--- start SELECTION ---

11. The method according to claim 1 wherein the bed of movable
bodies comprises sufficient of the bodies to provide a single layer
of the bodies substantially in contact with one another within the
recess.
12. A centrifuge apparatus for use in separating a slurry
containing intermixed particulate materials of different specific
gravity comprising: a centrifuge bowl having a peripheral wall and
an open mouth; the bowl being mounted for rotation about a
longitudinal axis so as to rotate the peripheral wall around the
axis; the bowl being arranged for feeding the materials to the bowl
so as to pass aver the peripheral wall and causing the materials to
separate such that a heavier portion of the materials collects on
the peripheral wall while a lighter portion of the materials in the
slurry escapes over the open mouth; at least one axially localized
annular recess on the peripheral wall for collecting the heavier
portion of the materials; the recess having an upper side wall and
a lower side wall converging to a base interconnecting the side
walls; a plurality of angularly spaced discharge ports at the
recess each for allowing materials collecting in the recess to
discharge outwardly from the peripheral wall, each discharge port
being located with a mouth at the base; each discharge port having
a valve operable for closing the port for preventing discharge of
collecting materials and for opening the port and arranged for
periodically operating the valve during the separation of the
materials to allow said discharge; a plurality of fluid injection
ports for injecting fluidizing liquid into the recess arranged at
angularly spaced positions around the recess for fluidizing the
material in the recess; a bed of movable bodies in the recess free
to move within the recess and located inwardly of the fluid
injection ports and inwardly of the discharge ports; the movable
bodies being larger than the particles and shaped to as to define
interstices between the bodies so as to allow the particles to pass
therebetween; and confining members mounted in the recess for
confining the movable bodies within the recess.

--- end SELECTION ---

## TASK REQUIREMENTS
[1] Rewrite the paragraph of the centrifuge claims beginning "12. A centrifuge apparatus" as a list of its main components.
[2] Carry the centrifuge patent claims forward from the point where they end, in the same style.
The lines that follow the text are separate material, unrelated to it.

--- start PROVIDED DATA ---

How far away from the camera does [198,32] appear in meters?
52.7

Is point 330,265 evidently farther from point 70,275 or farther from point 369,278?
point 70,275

--- end PROVIDED DATA ---

## THE RESULTS
[1]
A centrifuge apparatus for separating a slurry of intermixed particulate materials of different specific gravity, comprising:
- a centrifuge bowl with a peripheral wall and an open mouth, mounted to rotate about a longitudinal axis, so that the heavier portion of the materials collects on the wall while the lighter portion escapes over the mouth;
- at least one axially localized annular recess on the peripheral wall that collects the heavier portion, with upper and lower side walls converging to a base;
- a plurality of angularly spaced discharge ports at the recess, each with its mouth at the base and a valve that is periodically opened during separation to let collected material discharge outwardly;
- a plurality of angularly spaced fluid injection ports that inject fluidizing liquid into the recess;
- a bed of movable bodies, free to move within the recess and located inwardly of both sets of ports, larger than the particles and shaped to leave interstices through which the particles can pass;
- confining members mounted in the recess to hold the movable bodies within it.

[2]
13. The apparatus according to claim 12 wherein the movable bodies
are generally spherical.
14. The apparatus according to claim 12 wherein the movable bodies
are confined in the recess by a radially inner screen end a
radially outer screen.
15. The apparatus according to claim 14 wherein the inner screen
and the outer screen are connected to form an insert member
separate from the recess so as to be removable therefrom.
16. The apparatus according to claim 15 wherein the inner screen
and the outer screen are connected by two side walls of the insert
member spaced by a width of the recess.
17. The apparatus according to claim 16 wherein the side walls lie
in radial planes of the axis of the bowl.
18. The apparatus according to claim 16 wherein the recess has the
side walls thereof each of which has a portion lying in a radial
plane of the bowl at the side walls of the insert member.
19. The apparatus according to claim 16 wherein the recess has at
least one side wall thereof which has a portion which is removable
to allow release of the insert member.
20. The apparatus according to claim 16 wherein at least one of the
side walls has an opening therein through which the bodies can be
fed into the insert member.
21. The apparatus according to claim 12 wherein the bed of the
movable bodies isarranged relative to the fluid injection so that
at least some of the bodies are moved radially inwardly of the bowl
by inward fluid movement when the discharge ports are closed and at
least some of the bodies are moved radially outwardly of the bowl
by outward fluid movement when the discharge ports are opened.
22. The apparatus according to claim 12 wherein the bed of movable
bodies comprises sufficient of the bodies to provide a single layer
of the bodies substantially in contact with one another within the
recess.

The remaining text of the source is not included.